**Problem:**
Change "closest" to "nearest" in the entries from the line containing "From farthest to" through the end of the entries, inclusive, and give those lines again with nothing else altered.

== Working data ==

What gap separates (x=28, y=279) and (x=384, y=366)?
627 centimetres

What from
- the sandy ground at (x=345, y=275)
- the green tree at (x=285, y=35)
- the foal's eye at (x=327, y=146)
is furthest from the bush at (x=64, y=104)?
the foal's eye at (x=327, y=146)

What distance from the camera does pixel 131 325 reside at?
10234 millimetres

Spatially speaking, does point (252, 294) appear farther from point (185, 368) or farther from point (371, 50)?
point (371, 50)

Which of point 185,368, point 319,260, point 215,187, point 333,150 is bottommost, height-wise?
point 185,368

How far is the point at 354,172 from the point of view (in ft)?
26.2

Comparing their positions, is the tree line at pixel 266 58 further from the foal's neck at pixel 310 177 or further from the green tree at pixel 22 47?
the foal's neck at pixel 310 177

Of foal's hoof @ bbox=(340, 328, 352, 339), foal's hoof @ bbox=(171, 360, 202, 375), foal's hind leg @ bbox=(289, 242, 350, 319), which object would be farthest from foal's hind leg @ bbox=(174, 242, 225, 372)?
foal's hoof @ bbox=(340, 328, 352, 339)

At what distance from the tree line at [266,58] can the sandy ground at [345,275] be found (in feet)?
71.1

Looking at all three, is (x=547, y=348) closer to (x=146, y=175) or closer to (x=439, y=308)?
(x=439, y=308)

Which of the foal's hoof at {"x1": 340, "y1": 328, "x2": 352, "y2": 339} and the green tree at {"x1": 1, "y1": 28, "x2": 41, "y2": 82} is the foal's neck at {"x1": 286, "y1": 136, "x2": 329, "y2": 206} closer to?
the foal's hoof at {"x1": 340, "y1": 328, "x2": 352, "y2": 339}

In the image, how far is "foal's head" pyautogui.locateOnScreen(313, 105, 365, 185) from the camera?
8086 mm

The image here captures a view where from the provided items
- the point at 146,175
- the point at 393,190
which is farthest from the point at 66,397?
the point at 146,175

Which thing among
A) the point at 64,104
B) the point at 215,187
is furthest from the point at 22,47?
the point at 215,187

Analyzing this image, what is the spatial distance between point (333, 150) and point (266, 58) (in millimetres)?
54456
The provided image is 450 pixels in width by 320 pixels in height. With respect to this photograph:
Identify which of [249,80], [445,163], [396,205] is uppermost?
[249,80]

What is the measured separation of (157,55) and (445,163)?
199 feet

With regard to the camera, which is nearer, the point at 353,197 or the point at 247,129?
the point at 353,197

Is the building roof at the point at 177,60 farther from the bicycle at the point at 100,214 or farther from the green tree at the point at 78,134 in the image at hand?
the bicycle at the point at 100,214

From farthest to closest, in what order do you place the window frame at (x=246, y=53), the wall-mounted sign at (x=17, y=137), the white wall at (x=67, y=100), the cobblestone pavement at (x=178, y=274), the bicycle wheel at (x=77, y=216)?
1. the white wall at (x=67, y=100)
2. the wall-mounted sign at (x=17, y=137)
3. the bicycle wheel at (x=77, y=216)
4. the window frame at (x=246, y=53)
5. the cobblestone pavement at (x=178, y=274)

===

**Solution to this exercise:**
From farthest to nearest, in what order do you place the window frame at (x=246, y=53), the wall-mounted sign at (x=17, y=137), the white wall at (x=67, y=100), the cobblestone pavement at (x=178, y=274), the bicycle wheel at (x=77, y=216)?
1. the white wall at (x=67, y=100)
2. the wall-mounted sign at (x=17, y=137)
3. the bicycle wheel at (x=77, y=216)
4. the window frame at (x=246, y=53)
5. the cobblestone pavement at (x=178, y=274)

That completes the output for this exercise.